* SELECTED PASSAGE *
-- Opening Marker --

In 1821 the Duke and Duchess of Clarence (the future King William IV) commissioned Scoular to take the death mask of their infant daughter, Princess Elizabeth (77). He also carved a small figure of the child asleep on a couch, now at Windsor Castle (5). He was appointed sculptor in ordinary to the Duke and Duchess in 1823. Two years later Scoular defeated Joseph Gott by four votes to win the RA travelling studentship and went to study in Rome. He remained there for several years and a writer in the Literary Gazette noted that ‘his modest and retired habits estrange him from his countrymen visiting Rome’ (Lit Gaz, 1829, cited by Gunnis 1968, 346). After his return to London in 1829-30 he bought the business of Sarti, ‘a well-known Italian modeller’ (Redgrave 1878, 384). The enterprise did not succeed and he had returned to work as a sculptor by 1836, when he sent four busts to the RA exhibition (47-50).
Scoular spent almost all his career in London, working from various addresses in the area around the Middlesex Hospital and in Soho. However, he continued to cultivate Scottish connections and in the early 1820s kept a studio in Mound Place Edinburgh, where Scottish patrons came to sit for him. Several of his works were issued as prizes by the Association for the Encouragement of the Fine Arts in Scotland and the Art Union of Scotland (3, 6, 11). He exhibited in London, at the RA (1815-1846), the British Institution (1816-1843) and the Society of British Artists (1824-1838) and in Edinburgh at the Royal Scottish Academy (1832-1847) and the Royal Institution for the Encouragement of the Fine Arts in Scotland (1821-1822).

-- Closing Marker --

* DATASET CONTENT *
-- Opening Marker --

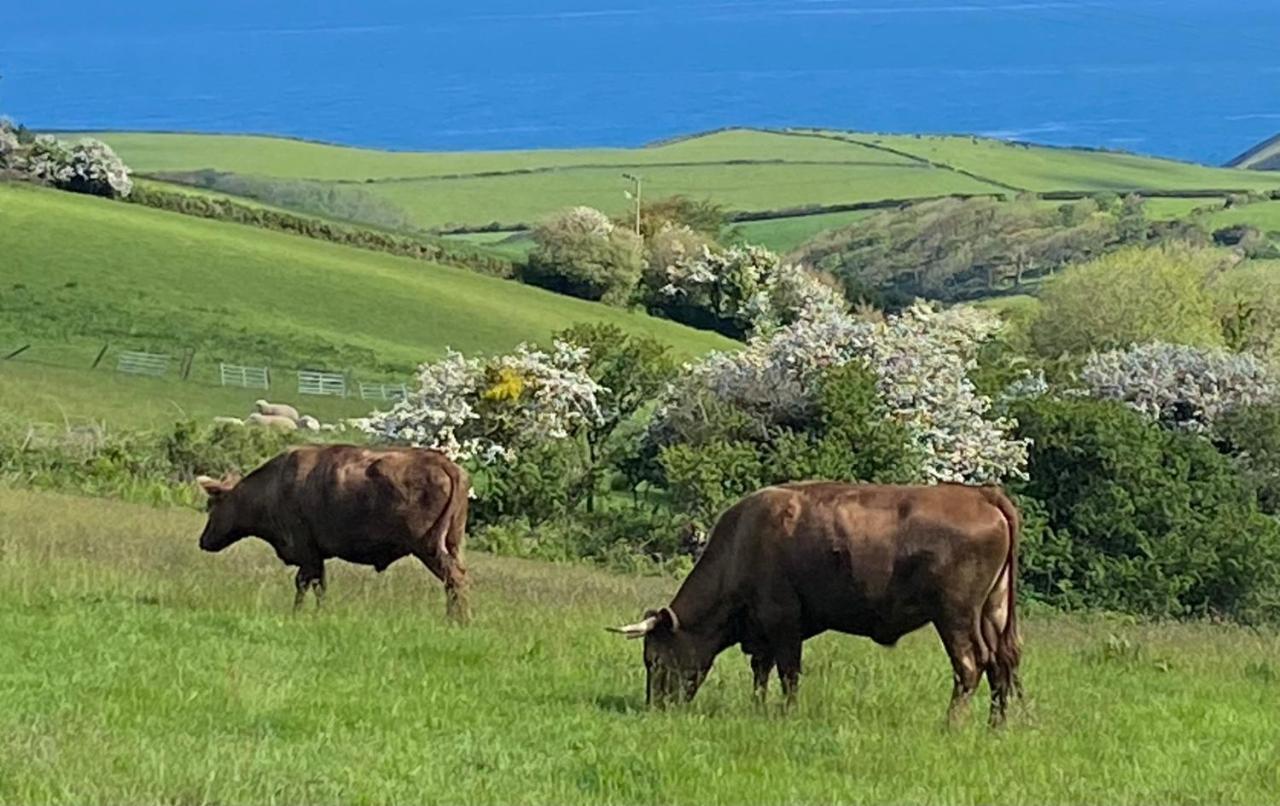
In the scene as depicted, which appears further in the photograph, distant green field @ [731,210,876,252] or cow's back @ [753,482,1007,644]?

-- Closing Marker --

* WORK ORDER 1 *
In the Scoular passage, by how many votes did Scoular beat Joseph Gott for the RA travelling studentship?
* WORK ORDER 2 *
Render this sentence from the Scoular passage into Spanish: "He was appointed sculptor in ordinary to the Duke and Duchess in 1823."
* WORK ORDER 3 *
Carry on the Scoular passage from its final sentence.

* WRITTEN ANSWER 1 *
By four votes.

* WRITTEN ANSWER 2 *
Fue nombrado escultor de cámara del duque y la duquesa en 1823.

* WRITTEN ANSWER 3 *
Scoular’s exhibits included a number of ideal works based on classical and biblical subject matter. A figure of Narcissus, shown at the RA in 1825 was warmly received by the Literary Gazette, whose reviewer wrote ‘we have rarely seen a more beautiful model, chaste in design, just in its proportions and graceful in action’ (Lit Gaz, 1825, cited by Gunnis 1968, 346). However, the sculptor’s output was dominated by portraiture and in 1838 the same journal praised a marble statue of Sir Walter Scott, which appeared in that year’s RA exhibition, remarking that Scoular had been ‘fortunate in giving an elevation to the figure of this great writer correspondent with that of his genius’ (Lit Gaz, 1838, 346, cited by Lady Lever 1999, 74). It can probably be identified with a seated figure of the author at the Lady Lever Art Gallery, in a relaxed attitude with his arm resting on a bookcase and his favourite dog at his knee (10). This work was formerly ascribed to Sir Francis Chantrey but it is closely similar in style and format to Scoular’s statue of the Scottish engineer and scientist James Watt (12) and the two figures may have been conceived as a pair. The sculptor’s bust of Prince Albert was less successful (63): the Art Union condemned it as ‘among the worst portraits of the Prince we have seen’ (AU, 1844, 171). Scoular died at Dean Street, Soho on 23 July 1854.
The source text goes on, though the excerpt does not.